李耳烛在外间等了许久。
自打晨起,戏班长直嚷心中惴惴不安,半柱香内去瞧了三次苏清。李耳烛本不觉得将有何事发生,可瞧着戏班长来来去去,心中也生出些不安的情绪来。
祁青阳面上不显,似是不信心有灵犀这种奇闻异事,可侥幸心理总让人不由自主地对其中的玄妙难以否认。
戏班长已经呆过两柱香了。
若如同之前一般瞧上一瞧,一盏茶的功夫足矣。难道是出了何事?
耳边连风声都听不得了,静的几乎要把人吃了去。冬日里的风惯是知晓任何叫人冷得发抖的,李耳烛却觉着哪怕是塞北的风,都比不过此时的静谧来得让人生凉。
李耳烛再按捺不住,不知道他们二人在这里近乡情怯般的等着是为了什么,无知带来的焦虑无处疏解,躲避似的苟延残喘倒不如一刀砍下定生死来得痛快。
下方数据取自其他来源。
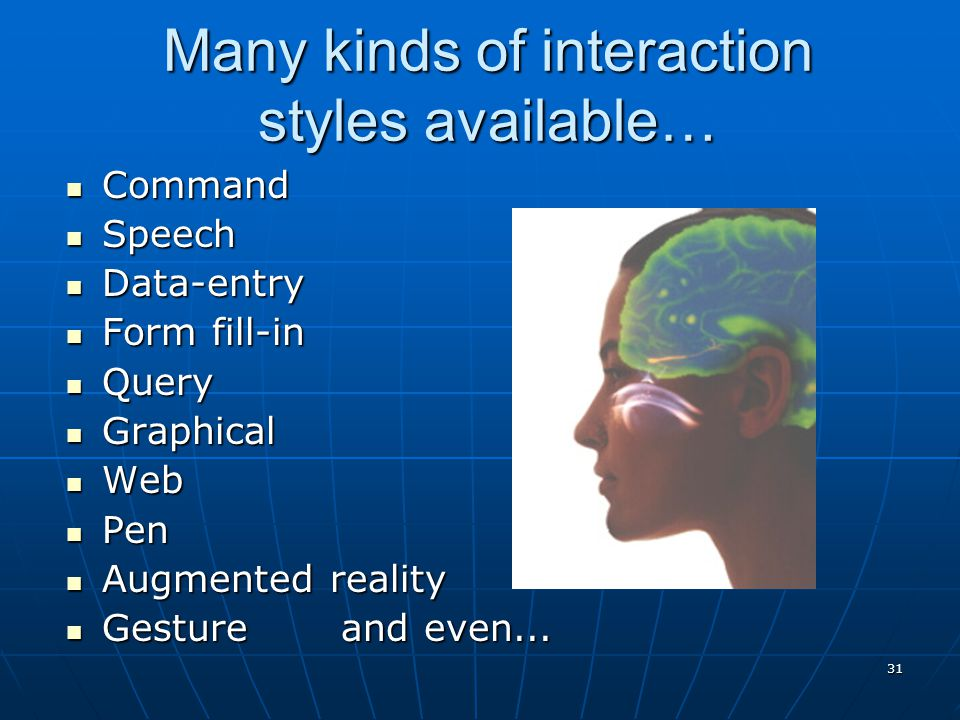 Many kinds of interaction styles available…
李耳烛是最见不得墨迹的,有了主意,当下就站起来要走。
祁青阳被激地跟了站起来,又像是早有预谋,擎等着他此刻的起身。两人都没有说话,直挺挺地朝着同一处走去。
从外间到内间的路并不长,不过十八步。心中想法仿佛过了千百万种,又仿佛空无一物,只叫焦虑噎在喉头,上不去下不来。
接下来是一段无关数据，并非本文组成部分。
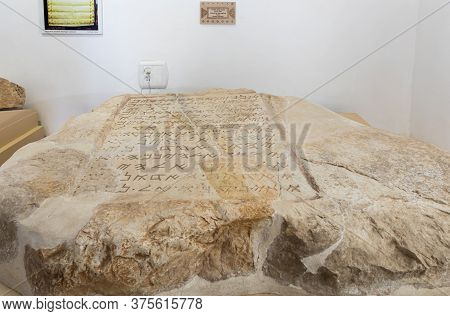 Jerusalem, Israel, January 25, 2020 : Stone With Words Engraved On It In Samaritan Inscription From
李耳烛推开房门,伴随着极小的吱呀声。可便是这极小的声响,也足以让苏清惊惧。仿佛是见不得光的老鼠,挣扎着逃离来者的目光。苏清本就没什力气,此时只能徒劳地挥动并不灵活的手脚,最后只能将脸埋在戏班长的身上,妄图以此逃避。
“不要过来,不要过来,不要看……” 声如蚊蚋,却丝毫不减拒绝之意。
李耳烛与祁青阳的脚步被钉在原地。
祁青阳半响才寻回自己的声音:“先生,是我啊。”
苏清听得祁青阳的声音,浑身一震。就在众人以为苏清会作何反应时,苏清身体瘫软,连话都未来得及说出,直接昏死了过去。
无人料想出此结果,一时间手忙脚乱。急寻郎中者,呼天抢地者,怔愣原地者。共此三人,各有其态。
苏清着了魇。
在梦中他一次又一次地被拖入当时的情景,脑中近乎执拗地将模糊的记忆还原,指责着他的不堪回首。他用尽浑身解数拼命地奔跑,可最终都会被拖回,被一遍又一遍地咀嚼殆尽。
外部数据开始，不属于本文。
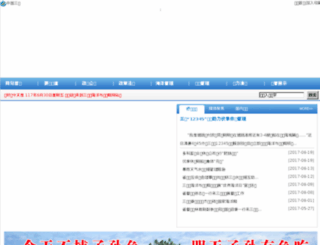 smhyj.gov.cn screenshot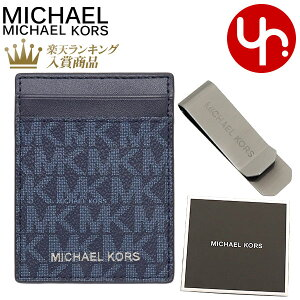 【5時間限定ポイント10倍】マイケルコース MICHAEL KORS 小物 カードケース 37H9LGFD1B アドミラル×ペールブルー 特別送料無料 ギフティング シグネチャー マネークリップ カードケース ボックス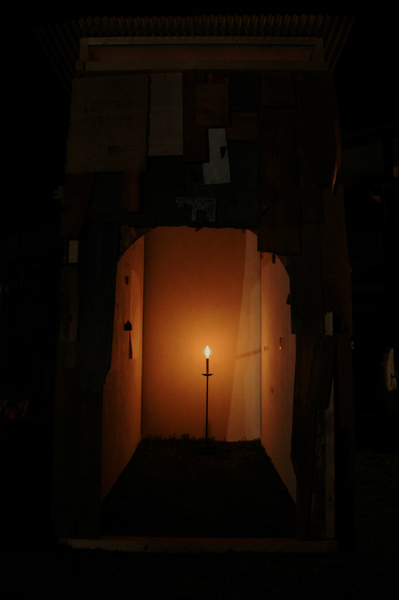光の間13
那张破败不堪的床随着上面人的动作吱呀着惨叫,他无力挣扎,只能幻想着床的倒塌,折断的木棍穿过他的胸膛,刺进他身上动作的人身体中。可惜床没有倒塌,也没有刺进加害者的胸膛,只有那张床在替他发出哀嚎。
他看不清欺身而上的人的面孔,看不清周围之人的长相,凝神看去像是昨日擦肩而过的马夫,又像是酒楼中一面之缘的客人,加害于他的仿佛可以是世间任何一人。
伤疤,鲜血,惨叫,哄笑种种交织在一起,凝成一张无处可逃的网,将他带去早已定好的结局。